### Exercise
Copy each of the following lines word for word, without any changes.

### Records shown
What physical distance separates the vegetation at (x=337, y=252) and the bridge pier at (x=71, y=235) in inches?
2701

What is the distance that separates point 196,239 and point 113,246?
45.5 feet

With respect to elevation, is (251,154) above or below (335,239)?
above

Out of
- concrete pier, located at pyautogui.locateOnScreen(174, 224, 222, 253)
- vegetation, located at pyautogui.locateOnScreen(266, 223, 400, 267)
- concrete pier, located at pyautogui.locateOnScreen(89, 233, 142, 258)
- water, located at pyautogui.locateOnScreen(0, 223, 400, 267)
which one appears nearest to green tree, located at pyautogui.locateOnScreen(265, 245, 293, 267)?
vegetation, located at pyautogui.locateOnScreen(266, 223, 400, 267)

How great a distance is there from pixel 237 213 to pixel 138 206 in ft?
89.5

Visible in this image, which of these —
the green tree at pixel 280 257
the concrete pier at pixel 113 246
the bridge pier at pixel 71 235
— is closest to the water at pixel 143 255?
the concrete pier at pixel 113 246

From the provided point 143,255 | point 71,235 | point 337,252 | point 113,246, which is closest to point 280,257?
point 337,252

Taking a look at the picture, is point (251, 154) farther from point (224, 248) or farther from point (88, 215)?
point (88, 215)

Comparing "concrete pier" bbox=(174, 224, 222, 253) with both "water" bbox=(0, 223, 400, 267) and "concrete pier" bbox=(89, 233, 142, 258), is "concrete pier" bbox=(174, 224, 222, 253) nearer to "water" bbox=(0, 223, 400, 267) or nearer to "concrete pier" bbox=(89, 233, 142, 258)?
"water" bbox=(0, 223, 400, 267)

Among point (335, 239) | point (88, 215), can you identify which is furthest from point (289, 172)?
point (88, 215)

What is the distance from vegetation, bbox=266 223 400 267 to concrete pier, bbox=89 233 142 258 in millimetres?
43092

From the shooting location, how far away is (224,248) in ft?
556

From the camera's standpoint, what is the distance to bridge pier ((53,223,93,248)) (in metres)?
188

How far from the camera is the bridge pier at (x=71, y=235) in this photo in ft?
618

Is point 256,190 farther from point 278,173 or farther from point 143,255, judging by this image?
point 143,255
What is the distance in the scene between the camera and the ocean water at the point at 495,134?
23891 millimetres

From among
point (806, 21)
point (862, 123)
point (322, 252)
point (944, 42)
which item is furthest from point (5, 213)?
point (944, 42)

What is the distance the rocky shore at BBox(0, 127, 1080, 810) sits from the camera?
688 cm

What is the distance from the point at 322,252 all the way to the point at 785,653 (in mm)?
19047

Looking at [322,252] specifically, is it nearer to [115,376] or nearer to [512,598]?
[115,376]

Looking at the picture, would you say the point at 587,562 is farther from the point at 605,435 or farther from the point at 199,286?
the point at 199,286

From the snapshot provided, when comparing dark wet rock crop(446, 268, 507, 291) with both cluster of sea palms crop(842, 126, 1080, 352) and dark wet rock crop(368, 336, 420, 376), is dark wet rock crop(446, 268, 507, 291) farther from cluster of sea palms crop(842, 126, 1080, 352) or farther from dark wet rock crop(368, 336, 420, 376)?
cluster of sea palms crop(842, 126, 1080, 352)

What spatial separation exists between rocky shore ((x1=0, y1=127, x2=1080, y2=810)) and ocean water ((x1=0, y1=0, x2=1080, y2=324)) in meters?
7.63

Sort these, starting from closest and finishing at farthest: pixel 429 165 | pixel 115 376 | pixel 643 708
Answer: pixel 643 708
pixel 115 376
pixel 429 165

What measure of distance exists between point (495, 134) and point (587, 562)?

### Written answer
What physical distance separates the vegetation at (x=337, y=252) and the bridge pier at (x=71, y=235) in inches?
2701

What is the distance that separates point 196,239 and point 113,246?
45.5 feet

With respect to elevation, is (251,154) above or below (335,239)?
above

Out of
- concrete pier, located at pyautogui.locateOnScreen(174, 224, 222, 253)
- vegetation, located at pyautogui.locateOnScreen(266, 223, 400, 267)
- concrete pier, located at pyautogui.locateOnScreen(89, 233, 142, 258)
- water, located at pyautogui.locateOnScreen(0, 223, 400, 267)
which one appears nearest to green tree, located at pyautogui.locateOnScreen(265, 245, 293, 267)?
vegetation, located at pyautogui.locateOnScreen(266, 223, 400, 267)

How great a distance is there from pixel 237 213 to pixel 138 206 in ft?
89.5

Visible in this image, which of these —
the green tree at pixel 280 257
the concrete pier at pixel 113 246
the bridge pier at pixel 71 235
— is closest to the water at pixel 143 255?
the concrete pier at pixel 113 246

From the provided point 143,255 | point 71,235 | point 337,252 | point 113,246, which is closest to point 280,257?
point 337,252

Taking a look at the picture, is point (251, 154) farther from point (224, 248) or farther from point (88, 215)?
point (88, 215)

Comparing "concrete pier" bbox=(174, 224, 222, 253) with both "water" bbox=(0, 223, 400, 267) and "concrete pier" bbox=(89, 233, 142, 258), is "concrete pier" bbox=(174, 224, 222, 253) nearer to "water" bbox=(0, 223, 400, 267) or nearer to "concrete pier" bbox=(89, 233, 142, 258)?
"water" bbox=(0, 223, 400, 267)

Among point (335, 239) | point (88, 215), can you identify which is furthest from point (289, 172)?
point (88, 215)

What is the distance from vegetation, bbox=266 223 400 267 to concrete pier, bbox=89 233 142 258 in millimetres?
43092

From the shooting location, how far away is (224,248) in ft?
556

From the camera's standpoint, what is the distance to bridge pier ((53,223,93,248)) (in metres)?
188

How far from the camera is the bridge pier at (x=71, y=235) in this photo in ft?
618

Is point 256,190 farther from point 278,173 or farther from point 143,255, judging by this image?
point 143,255
What is the distance in the scene between the camera and the ocean water at the point at 495,134?
23891 millimetres

From among
point (806, 21)
point (862, 123)
point (322, 252)
point (944, 42)
which item is furthest from point (5, 213)?
point (944, 42)

What is the distance the rocky shore at BBox(0, 127, 1080, 810) sits from the camera?
688 cm

What is the distance from the point at 322,252 all the way to the point at 785,653 (in mm)?
19047

Looking at [322,252] specifically, is it nearer to [115,376] or nearer to [512,598]?
[115,376]

Looking at the picture, would you say the point at 587,562 is farther from the point at 605,435 or farther from the point at 199,286?
the point at 199,286

From the snapshot provided, when comparing dark wet rock crop(446, 268, 507, 291) with both cluster of sea palms crop(842, 126, 1080, 352) and dark wet rock crop(368, 336, 420, 376), is dark wet rock crop(446, 268, 507, 291) farther from cluster of sea palms crop(842, 126, 1080, 352) or farther from dark wet rock crop(368, 336, 420, 376)?
cluster of sea palms crop(842, 126, 1080, 352)

What spatial separation exists between rocky shore ((x1=0, y1=127, x2=1080, y2=810)) and ocean water ((x1=0, y1=0, x2=1080, y2=324)) in meters?
7.63

Sort these, starting from closest and finishing at farthest: pixel 429 165 | pixel 115 376 | pixel 643 708
Answer: pixel 643 708
pixel 115 376
pixel 429 165

What measure of distance exists between point (495, 134) and point (587, 562)?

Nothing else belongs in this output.